━━━ Records shown
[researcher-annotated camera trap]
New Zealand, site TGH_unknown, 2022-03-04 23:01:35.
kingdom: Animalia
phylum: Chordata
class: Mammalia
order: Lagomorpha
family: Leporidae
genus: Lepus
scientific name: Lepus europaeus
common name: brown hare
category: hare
━━━━━━
● Exercise requirements
This exercise calls for repeating every line of the data exactly.

● Task answer
[researcher-annotated camera trap]
New Zealand, site TGH_unknown, 2022-03-04 23:01:35.
kingdom: Animalia
phylum: Chordata
class: Mammalia
order: Lagomorpha
family: Leporidae
genus: Lepus
scientific name: Lepus europaeus
common name: brown hare
category: hare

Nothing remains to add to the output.